1. "All were well _but_ the _stranger_." "I saw nobody but the
_stranger_." "All had returned but he." "None but the _brave_ deserve
the fair." "The thing they can't _but_ purpose, they postpone." "This
life, at best, is _but_ a dream." "It affords _but_ a scanty measure of
enjoyment." "If he _but_ touch the hills, they will smoke." "Man is
_but_ a reed, floating on the current of time."
2. "Notwithstanding his poverty, he is content."

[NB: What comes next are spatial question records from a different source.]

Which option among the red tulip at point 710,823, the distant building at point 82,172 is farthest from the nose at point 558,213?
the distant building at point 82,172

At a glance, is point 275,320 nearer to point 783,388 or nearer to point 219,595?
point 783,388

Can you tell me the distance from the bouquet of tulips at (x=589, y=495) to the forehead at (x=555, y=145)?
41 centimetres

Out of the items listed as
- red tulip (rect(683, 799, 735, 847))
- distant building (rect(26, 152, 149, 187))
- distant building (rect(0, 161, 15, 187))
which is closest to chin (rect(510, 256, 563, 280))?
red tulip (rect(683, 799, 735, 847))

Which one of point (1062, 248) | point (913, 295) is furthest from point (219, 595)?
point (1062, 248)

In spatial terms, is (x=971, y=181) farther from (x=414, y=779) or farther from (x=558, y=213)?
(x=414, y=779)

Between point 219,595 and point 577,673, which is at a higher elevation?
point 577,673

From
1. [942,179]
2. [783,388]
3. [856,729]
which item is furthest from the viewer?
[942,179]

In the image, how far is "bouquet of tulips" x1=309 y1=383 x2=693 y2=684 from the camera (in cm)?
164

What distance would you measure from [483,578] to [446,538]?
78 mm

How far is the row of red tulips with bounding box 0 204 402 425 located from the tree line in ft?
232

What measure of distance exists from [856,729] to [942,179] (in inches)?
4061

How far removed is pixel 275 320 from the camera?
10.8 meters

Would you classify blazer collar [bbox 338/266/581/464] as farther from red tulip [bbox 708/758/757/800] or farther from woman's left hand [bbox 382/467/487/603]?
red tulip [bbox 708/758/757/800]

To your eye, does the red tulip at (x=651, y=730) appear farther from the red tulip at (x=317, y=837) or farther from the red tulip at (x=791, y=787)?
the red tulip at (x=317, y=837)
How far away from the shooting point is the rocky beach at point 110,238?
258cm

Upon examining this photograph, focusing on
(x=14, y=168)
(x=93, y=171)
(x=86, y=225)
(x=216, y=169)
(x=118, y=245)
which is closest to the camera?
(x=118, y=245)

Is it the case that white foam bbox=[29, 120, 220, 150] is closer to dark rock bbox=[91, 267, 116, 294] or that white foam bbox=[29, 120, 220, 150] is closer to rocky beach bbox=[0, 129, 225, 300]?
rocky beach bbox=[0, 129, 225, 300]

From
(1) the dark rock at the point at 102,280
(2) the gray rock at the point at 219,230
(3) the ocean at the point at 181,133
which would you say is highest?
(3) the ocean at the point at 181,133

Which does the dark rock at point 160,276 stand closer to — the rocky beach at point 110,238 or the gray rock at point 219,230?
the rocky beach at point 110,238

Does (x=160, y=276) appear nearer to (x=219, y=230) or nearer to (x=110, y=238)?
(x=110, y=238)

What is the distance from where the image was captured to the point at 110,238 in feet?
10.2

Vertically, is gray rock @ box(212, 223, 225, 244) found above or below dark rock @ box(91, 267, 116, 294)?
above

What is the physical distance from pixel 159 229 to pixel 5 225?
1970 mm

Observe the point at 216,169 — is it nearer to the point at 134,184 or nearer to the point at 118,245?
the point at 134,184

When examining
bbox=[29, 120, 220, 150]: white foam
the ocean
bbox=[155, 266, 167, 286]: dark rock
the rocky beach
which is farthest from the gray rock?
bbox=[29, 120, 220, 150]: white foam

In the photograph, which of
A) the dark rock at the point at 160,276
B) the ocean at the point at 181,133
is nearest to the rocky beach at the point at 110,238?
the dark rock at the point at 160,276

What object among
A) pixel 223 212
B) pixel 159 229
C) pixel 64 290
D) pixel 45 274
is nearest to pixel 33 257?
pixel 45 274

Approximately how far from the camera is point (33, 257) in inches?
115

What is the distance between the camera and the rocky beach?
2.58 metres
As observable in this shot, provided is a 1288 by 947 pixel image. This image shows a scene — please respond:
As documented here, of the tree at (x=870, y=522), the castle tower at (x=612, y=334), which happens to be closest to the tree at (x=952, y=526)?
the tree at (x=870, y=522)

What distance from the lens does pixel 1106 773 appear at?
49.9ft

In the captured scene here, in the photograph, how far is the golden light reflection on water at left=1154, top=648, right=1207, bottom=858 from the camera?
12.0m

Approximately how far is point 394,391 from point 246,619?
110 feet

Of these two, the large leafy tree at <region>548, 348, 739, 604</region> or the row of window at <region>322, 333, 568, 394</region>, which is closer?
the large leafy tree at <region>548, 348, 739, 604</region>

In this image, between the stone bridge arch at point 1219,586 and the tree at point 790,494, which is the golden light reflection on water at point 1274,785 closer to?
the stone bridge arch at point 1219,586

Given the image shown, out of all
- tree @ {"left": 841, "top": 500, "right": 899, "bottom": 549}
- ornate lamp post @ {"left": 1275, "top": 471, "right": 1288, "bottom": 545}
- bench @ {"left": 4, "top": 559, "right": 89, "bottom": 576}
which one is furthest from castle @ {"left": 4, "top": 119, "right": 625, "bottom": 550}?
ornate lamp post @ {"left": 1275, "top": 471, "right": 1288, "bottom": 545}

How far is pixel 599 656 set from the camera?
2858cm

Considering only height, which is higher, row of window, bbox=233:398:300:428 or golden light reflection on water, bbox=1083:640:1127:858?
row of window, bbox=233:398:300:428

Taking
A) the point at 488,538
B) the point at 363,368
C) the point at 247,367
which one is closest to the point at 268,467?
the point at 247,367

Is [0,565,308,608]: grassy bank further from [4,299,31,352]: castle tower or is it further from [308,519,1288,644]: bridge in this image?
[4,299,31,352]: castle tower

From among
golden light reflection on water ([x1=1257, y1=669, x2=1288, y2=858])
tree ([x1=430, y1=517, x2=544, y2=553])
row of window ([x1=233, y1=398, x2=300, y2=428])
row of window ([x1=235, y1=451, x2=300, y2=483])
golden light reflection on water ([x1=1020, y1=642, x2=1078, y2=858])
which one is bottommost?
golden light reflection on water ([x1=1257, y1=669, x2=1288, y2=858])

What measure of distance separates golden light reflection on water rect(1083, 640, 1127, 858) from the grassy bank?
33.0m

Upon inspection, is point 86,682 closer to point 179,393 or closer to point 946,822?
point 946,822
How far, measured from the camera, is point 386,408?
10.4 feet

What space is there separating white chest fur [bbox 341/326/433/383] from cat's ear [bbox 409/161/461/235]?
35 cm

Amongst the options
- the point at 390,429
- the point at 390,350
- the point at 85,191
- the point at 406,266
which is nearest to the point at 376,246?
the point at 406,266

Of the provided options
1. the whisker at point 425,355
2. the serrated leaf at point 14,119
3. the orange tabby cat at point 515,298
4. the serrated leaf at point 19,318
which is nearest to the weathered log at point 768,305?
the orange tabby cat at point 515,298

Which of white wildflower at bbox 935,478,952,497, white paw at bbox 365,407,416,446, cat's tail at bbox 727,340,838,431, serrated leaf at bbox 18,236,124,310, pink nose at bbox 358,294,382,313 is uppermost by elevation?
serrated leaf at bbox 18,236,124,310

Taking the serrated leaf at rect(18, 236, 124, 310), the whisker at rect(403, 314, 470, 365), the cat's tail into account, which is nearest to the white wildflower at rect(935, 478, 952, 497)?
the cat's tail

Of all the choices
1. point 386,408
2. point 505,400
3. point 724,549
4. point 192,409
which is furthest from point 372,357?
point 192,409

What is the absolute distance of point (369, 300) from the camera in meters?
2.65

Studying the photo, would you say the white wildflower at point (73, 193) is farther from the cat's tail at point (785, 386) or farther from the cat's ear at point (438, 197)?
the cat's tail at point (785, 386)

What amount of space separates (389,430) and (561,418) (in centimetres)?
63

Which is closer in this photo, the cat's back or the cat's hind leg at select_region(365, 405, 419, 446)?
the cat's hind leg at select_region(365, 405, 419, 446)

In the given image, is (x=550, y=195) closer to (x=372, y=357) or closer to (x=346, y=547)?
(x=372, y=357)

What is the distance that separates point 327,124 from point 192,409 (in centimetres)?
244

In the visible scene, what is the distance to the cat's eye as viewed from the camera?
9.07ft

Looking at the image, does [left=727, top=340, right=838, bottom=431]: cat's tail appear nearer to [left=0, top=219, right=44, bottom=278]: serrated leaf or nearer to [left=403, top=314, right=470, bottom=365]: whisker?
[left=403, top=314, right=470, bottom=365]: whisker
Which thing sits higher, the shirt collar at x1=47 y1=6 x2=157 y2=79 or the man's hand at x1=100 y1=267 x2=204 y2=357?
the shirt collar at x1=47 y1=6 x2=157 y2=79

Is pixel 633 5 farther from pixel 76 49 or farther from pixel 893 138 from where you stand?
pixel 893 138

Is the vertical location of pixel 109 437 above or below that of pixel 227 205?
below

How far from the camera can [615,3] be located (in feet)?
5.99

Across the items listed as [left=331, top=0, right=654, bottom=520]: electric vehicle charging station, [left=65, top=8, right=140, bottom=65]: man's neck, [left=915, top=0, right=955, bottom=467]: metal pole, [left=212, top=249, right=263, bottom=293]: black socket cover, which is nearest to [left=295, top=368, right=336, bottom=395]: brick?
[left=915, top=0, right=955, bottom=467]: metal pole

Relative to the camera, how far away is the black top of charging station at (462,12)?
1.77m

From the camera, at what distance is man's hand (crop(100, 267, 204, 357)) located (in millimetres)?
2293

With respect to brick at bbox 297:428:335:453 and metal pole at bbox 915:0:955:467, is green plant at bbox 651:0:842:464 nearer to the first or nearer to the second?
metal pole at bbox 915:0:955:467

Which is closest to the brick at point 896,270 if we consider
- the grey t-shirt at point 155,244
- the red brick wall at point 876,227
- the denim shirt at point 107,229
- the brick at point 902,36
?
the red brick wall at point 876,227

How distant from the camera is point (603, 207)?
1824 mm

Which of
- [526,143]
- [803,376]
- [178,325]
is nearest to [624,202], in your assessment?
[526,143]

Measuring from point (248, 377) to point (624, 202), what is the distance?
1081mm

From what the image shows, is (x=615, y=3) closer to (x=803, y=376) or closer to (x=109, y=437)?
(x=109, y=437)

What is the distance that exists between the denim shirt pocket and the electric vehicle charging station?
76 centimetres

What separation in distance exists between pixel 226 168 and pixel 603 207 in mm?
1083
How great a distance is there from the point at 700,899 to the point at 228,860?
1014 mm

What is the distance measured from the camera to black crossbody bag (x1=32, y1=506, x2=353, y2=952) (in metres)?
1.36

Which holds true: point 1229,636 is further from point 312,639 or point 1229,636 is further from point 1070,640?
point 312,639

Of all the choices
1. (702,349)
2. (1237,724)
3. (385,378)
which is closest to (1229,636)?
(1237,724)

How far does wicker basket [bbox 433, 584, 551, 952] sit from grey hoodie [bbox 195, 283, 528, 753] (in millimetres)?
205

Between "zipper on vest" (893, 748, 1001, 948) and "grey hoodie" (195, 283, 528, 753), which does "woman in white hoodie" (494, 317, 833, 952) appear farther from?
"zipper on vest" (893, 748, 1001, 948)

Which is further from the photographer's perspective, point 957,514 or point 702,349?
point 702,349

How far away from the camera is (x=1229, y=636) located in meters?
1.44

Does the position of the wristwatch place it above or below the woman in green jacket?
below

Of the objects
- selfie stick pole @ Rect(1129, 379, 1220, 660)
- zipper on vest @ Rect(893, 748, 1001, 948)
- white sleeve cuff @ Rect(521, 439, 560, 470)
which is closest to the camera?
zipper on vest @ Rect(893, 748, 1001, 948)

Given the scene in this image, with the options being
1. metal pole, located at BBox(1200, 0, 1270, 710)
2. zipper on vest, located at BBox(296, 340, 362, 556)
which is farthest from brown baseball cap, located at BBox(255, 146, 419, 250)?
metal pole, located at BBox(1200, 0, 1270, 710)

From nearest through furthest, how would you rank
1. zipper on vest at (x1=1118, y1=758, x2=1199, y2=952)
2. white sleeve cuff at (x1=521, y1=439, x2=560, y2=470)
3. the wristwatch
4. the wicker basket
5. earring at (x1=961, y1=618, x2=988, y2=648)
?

3. "Open your hand _wide_." "The apples boil _soft_." "The purest clay
is that which burns _white_." "Drink _deep_, or taste not the Pierian
spring."
4. "_What though_ the swelling surge thou see?" &c. "_What if_ the foot,
ordain'd the dust to tread?" &c.
REMARKS.--According to the principle of analysis assumed by many of our
most critical philologists, _but_ is _always_ a disjunctive conjunction;
and agreeably to the same authorities, to construe it, in any case, as a
preposition, would lead to error. See false Syntax under Rule 35. They
maintain, that its legitimate and undeviating office is, to join on a
member of a sentence which _expresses opposition of meaning_, and
thereby forms an exception to, or takes from the universality of, the
proposition contained in the preceding member of the sentence.